Giuseppe Orsi torna in libertà. L’ex presidente e amministratore delegato di Finmeccanica ha lasciato il carcere di Busto Arsizio in cui era detenuto dal 12 febbraio scorso in quanto sono scaduti i termini di custodia cautelare. E saràprocessato con giudizio immediato dal 19 giugno prossimo, dopo la richiesta di processo del pm Eugenio Fusco, per le ipotizzate tangenti pagate a pubblici ufficiali indiani per l’aggiudicazione della fornitura di 12 elicotteri Agusta. Il giudice per le indagini preliminari ha ritenuto che sussistesse il pericolo di inquinamento delle prove, ma non più quello di reiterazione del reato perché Orsi aveva lasciao tutte le cariche subito dopo l’arresto. La Procura aveva dato parere favorevole alla scarcerazione.

Orsi ha lasciato il carcere a bordo di un’auto senza rilasciare dichiarazioni. ”Sono stati tre mesi di grande sofferenza, ma vissuti col conforto di numerose persone che gli hanno testimoniato la loro solidarietà e gli hanno riconosciuto il suo valore di manager”, ha commentato il suo legale, Ennio Amodio, dopo che l’ex ad di Finmeccanica. Torna in libertà anche l‘amministratore delegato di Agusta Westland, Bruno Spagnolini, che si trovava ai domiciliari sempre dal 12 febbraio.

Secondo l’accusa, per ottenere l’appalto sarebbero state versate tangenti per 51 milioni a funzionari pubblici indiani attraverso la mediazione di Guido Ralph Haschke e Claudio Gerosa, anch’essi destinatari di un’ordinanza di custodia cautelare non eseguita perché i due sono cittadini svizzeri e nei loro confronti è in corso la procedura di estradizione. A carico di Orsi oltre agli elementi alla base dell’ordinanza di custodia cautelare, come le dichiarazioni di Haschke, vi sarebbero indizi anche quelli acquisiti nelle perquisizioni seguite agli arresti. Lo stesso Haschke aveva riferito di aver saputo legami molto forti tra Orsi e la Lega Nord e in particolare dell’ex ministero dell’Interno Roberto Maroni.

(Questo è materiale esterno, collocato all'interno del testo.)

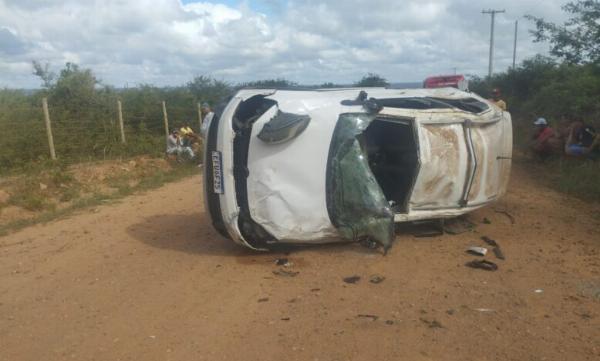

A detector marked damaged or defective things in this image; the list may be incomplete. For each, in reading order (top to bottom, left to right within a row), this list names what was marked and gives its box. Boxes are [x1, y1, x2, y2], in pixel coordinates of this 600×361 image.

overturned white car [205, 87, 510, 250]
dented car panel [205, 88, 510, 249]
shattered windshield [326, 114, 396, 249]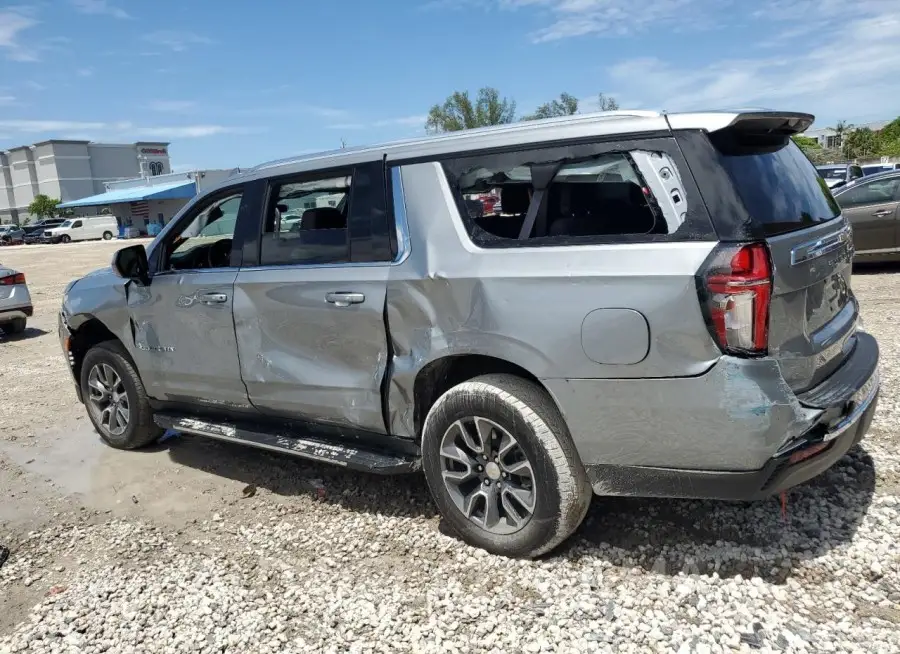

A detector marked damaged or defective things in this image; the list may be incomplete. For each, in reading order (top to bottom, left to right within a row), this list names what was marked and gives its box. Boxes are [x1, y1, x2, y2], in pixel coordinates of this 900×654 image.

damaged gray suv [61, 111, 880, 560]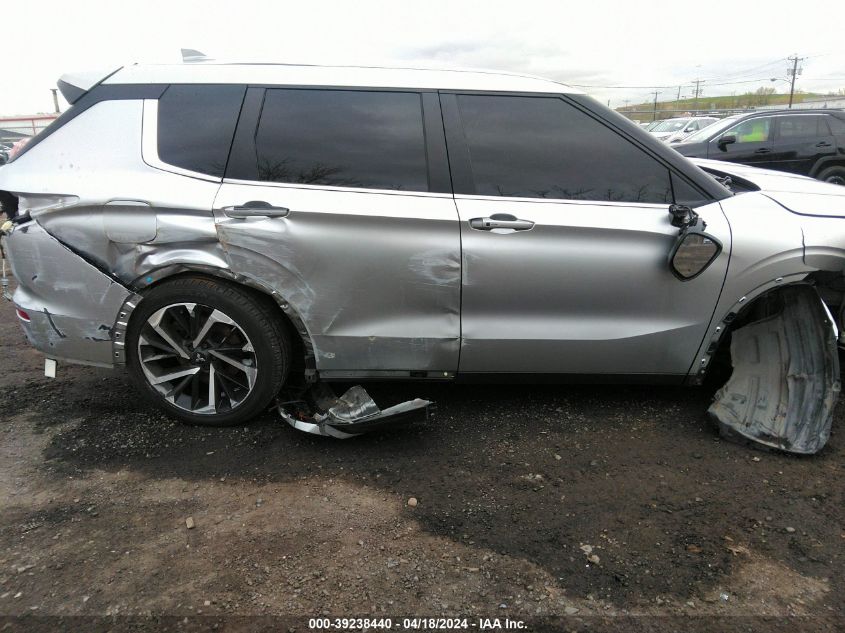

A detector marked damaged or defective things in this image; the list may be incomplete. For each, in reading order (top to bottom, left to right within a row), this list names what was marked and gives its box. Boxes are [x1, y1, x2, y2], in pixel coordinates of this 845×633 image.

dented rear door [214, 87, 458, 378]
damaged silver suv [1, 61, 844, 452]
detached bumper piece [280, 382, 432, 436]
detached bumper piece [708, 286, 840, 454]
damaged door panel [708, 286, 840, 454]
damaged rear bumper [708, 286, 840, 454]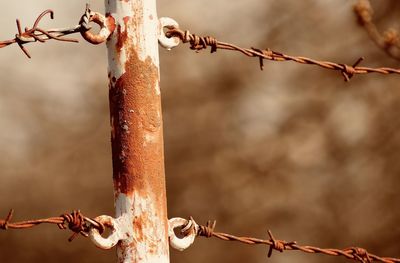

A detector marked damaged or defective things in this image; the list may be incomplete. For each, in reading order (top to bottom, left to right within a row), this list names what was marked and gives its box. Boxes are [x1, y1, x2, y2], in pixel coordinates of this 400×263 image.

rusty barbed wire [0, 4, 111, 58]
rusty barbed wire [164, 27, 400, 81]
rusty barbed wire [354, 0, 400, 60]
rusted metal post [104, 1, 169, 262]
rust stain on post [105, 0, 168, 263]
rusty barbed wire [0, 210, 104, 243]
rusty barbed wire [180, 218, 398, 263]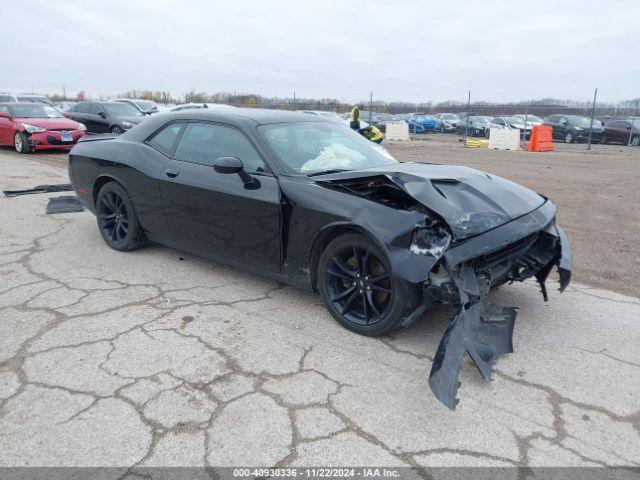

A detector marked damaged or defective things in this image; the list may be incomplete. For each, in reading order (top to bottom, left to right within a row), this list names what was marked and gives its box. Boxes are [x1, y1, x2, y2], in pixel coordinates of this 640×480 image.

detached front bumper [28, 130, 87, 149]
cracked concrete lot [1, 151, 640, 468]
crumpled hood [316, 163, 544, 240]
broken headlight assembly [410, 225, 450, 258]
damaged front end [418, 202, 572, 408]
detached front bumper [422, 202, 572, 408]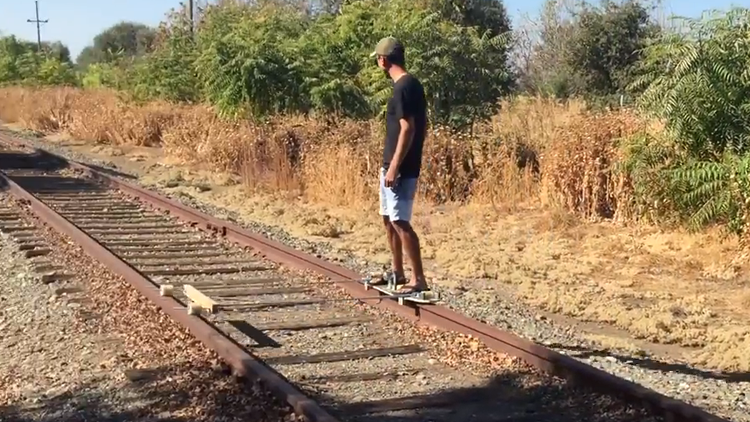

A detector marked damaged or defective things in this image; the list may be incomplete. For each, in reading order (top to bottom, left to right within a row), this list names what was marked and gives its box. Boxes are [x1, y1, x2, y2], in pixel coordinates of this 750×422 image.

“Ottanta giorni di carcere sono una sofferenza infinita per chi sta dietro le sbarre. E ora che l’ingegner Orsi torna in libertà, l’opinione pubblica internazionale, che ha seguito con il fiato sospeso le indagini della Procura di Busto – ha continuato Amodio -, si chiede se era proprio necessario tenere così a lungo in custodia cautelare l’ex presidente di Finmeccanica ora che la richiesta di giudizio immediato cristallizza accuse del tutto identiche a quelle contestate sei mesi fa e ci si accorge che il processo ha perso molti importanti pezzi”.

Secondo il legale “mancano infatti, nel quadro degli addebiti, tutti i personaggi chiave della vicenda: dai grandi accusatori svizzeri Haschke e Gerosa ai vari esponenti del mondo indiano che sarebbero intervenuti nella gara relativa alla fornitura dei dodici elicotteri. Sembra quasi che la corruzione internazionale ipotizzata dai pm abbia subito una mutazione genetica per rimanere racchiusa nel recinto delle mura italiane”. E così “si conferma così il vizio di un processo che ha le sue poco nobili origini nelle dichiarazioni interessate di Lorenzo Borgogni e di altri manager che hanno inteso colpire chi, come Giuseppe Orsi, aveva cercato di riportare ordine e trasparenza in una azienda di Stato finita nella bufera delle lotte intestine”.

Il professor Amodio, infine, si è detto convinto che “il giudizio che si aprirà nel prossimo giugno saprà certo far trionfare la verità. Per tracciare una linea di confine tra chi ha agito nell’interesse dell’industria italiana e chi, dietro le quinte, ha cercato di inquinare l’immagine di un manager di prestigio”.

Secondo l’accusa, per ottenere l’appalto sarebbero state versate tangenti per 51 milioni a funzionari pubblici indiani attraverso la mediazione di Guido Ralph Haschke e Claudio Gerosa. A carico di Orsi oltre agli elementi alla base dell’ordinanza di custodia cautelare, come le dichiarazioni di Haschke, vi sarebbero indizi anche quelli acquisiti nelle perquisizioni seguite agli arresti. Lo stesso Haschke aveva riferito di aver saputo legami molto forti tra Orsi e la Lega Nord e in particolare dell’ex ministero dell’Interno Roberto Maroni.